Магда Ревер все равно была обречена. Другое дело, что убивать себя через знак зеркала мучительно и противно – все равно что топиться в собственном дерьме. Она сидела в колодках, в крохотной квадратной камере, и вызывала к жизни всю свою ненависть и желчь; отражаясь от стенок со знаком «зеркала», ее собственные нечистоты медленно ее убивали.

А может быть, быстро. Она ведь была сильной и злой, эта Магда Ревер. Может быть, и смерть ее была легка…

В дверь почтительно звякнули. Клавдий прошел в переднюю как был, полуодетый, и тем смутил возникшего на пороге телохранителя:

– Господин Старж, из аэропорта звонили, ждать нас или нет…

– Заждались, – бросил Клавдий равнодушно. – Можно я штаны надену? Нет?

Телохранитель вежливо промолчал.

(Дюнка. Декабрь – январь)

С того самого вечера он перестал ездить на кладбище, потому что ночные посещения могилы не приносили больше отдыха, а только обостряли поселившееся в его душе беспокойство.

Юлек, кажется, был рад – однако вскорости странное поведение приятеля стало беспокоить его куда больше, чем былые бдения на могиле.

Клав нервничал. Клав вздрагивал от невинного прикосновения к плечу; Клав боялся темноты – и в то же время жадно всматривался в ночные окна, в сумерки на улицах, и выражение его глаз в такие минуты очень не нравилось Юлеку.

– Малый, ты, это… Не стесняйся только, если что. Всякое бывает, может быть, тебе к врачу?..

– Спасибо, Юль. Со мной все в порядке.

Однажды, вернувшись с занятий раньше сотоварища, Юлек обнаружил в комнате следы чужого присутствия и предположил, что к Клаву приходила девочка.

– Малый, ты сегодня никого не ждал? Вроде посидела и ушла, конфету из вазочки слопала и наследила вот… Чего она, по общаге босая ходит?

Клав сделался не белый даже – синий. Юлек впервые всерьез подумал, что хорошо бы переселиться в другую комнату.

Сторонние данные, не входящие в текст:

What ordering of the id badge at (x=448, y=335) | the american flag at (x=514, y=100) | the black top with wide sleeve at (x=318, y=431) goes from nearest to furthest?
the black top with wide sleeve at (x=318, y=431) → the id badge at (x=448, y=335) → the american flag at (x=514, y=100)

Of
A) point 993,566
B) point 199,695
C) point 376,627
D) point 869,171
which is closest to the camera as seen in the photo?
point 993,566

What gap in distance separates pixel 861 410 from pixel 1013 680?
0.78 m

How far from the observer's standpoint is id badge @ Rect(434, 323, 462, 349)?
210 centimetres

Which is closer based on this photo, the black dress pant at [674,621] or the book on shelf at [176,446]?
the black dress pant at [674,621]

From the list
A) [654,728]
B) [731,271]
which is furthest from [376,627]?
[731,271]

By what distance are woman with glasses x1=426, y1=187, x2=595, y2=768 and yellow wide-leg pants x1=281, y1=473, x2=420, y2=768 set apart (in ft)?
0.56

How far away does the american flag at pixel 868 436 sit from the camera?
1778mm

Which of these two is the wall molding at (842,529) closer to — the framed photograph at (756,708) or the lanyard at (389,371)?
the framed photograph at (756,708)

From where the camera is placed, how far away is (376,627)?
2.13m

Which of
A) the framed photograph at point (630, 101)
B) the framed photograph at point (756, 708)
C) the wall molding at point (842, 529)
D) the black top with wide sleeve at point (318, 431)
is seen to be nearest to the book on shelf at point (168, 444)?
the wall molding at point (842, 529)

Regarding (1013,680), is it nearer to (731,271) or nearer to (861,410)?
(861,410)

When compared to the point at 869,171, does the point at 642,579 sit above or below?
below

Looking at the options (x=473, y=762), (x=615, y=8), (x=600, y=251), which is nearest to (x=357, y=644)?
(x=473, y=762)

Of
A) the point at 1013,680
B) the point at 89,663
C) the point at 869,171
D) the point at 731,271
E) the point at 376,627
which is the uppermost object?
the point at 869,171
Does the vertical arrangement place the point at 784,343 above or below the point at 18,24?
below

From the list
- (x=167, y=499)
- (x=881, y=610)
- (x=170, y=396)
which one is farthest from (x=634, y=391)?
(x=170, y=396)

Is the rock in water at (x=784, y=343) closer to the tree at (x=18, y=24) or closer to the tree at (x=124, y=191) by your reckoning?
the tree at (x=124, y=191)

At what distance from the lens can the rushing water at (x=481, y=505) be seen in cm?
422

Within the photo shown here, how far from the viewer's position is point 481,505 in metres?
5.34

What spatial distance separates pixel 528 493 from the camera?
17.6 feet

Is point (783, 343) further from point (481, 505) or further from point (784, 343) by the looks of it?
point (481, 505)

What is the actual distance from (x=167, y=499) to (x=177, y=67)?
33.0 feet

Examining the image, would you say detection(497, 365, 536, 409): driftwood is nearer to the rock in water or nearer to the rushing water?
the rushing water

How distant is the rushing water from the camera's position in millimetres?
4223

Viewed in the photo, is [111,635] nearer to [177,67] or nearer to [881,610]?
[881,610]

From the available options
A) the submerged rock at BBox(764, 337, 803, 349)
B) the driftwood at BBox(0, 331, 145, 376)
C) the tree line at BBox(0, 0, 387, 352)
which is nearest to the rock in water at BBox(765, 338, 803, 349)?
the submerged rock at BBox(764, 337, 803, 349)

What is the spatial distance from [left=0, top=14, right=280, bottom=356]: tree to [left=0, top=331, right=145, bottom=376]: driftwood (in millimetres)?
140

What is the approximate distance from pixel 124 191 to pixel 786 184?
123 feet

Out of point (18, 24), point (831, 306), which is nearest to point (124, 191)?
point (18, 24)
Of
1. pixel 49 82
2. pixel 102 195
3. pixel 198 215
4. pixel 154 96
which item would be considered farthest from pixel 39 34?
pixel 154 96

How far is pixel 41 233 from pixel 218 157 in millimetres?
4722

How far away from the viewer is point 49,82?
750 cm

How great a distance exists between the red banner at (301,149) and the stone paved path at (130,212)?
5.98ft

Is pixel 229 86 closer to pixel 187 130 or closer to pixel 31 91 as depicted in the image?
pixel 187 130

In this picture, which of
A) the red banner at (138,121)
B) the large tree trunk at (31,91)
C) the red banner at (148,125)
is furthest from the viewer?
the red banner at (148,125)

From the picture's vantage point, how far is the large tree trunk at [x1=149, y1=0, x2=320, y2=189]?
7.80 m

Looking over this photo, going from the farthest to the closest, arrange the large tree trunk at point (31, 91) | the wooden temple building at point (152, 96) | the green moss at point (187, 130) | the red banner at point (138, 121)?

От греха подальше.

И он наверняка решился бы на столь крутую меру, если бы знал, что каждую полночь Клав просыпается с белыми от страха глазами. Ему ночь за ночью снится лицо, заглядывающее из воды в круглое окошко черной самосвальной камеры. Не живое и веселое, как в тот летний день, а белое и неподвижное, затерянное среди атласных оборочек тяжелого гроба.

* * *

Очередной бессонной ночью Клав признался Дюнке в постыдной трусости. Он боится неведомого; то, что находится на грани между «есть» и «нет», навевает тоску. Он живет ради того, чтобы думать о Дюнке, – почему же с того памятного вьюжного вечера мысли о ней вызывают страх?.. Пусть она не обижается. Если она слышит его – пусть подаст знак. У него хватит любви, чтобы перешагнуть через это

После этой сбивчивой исповеди на него снизошло странное спокойствие; он безмятежно проспал ночь и проснулся ровно в семь – как от толчка.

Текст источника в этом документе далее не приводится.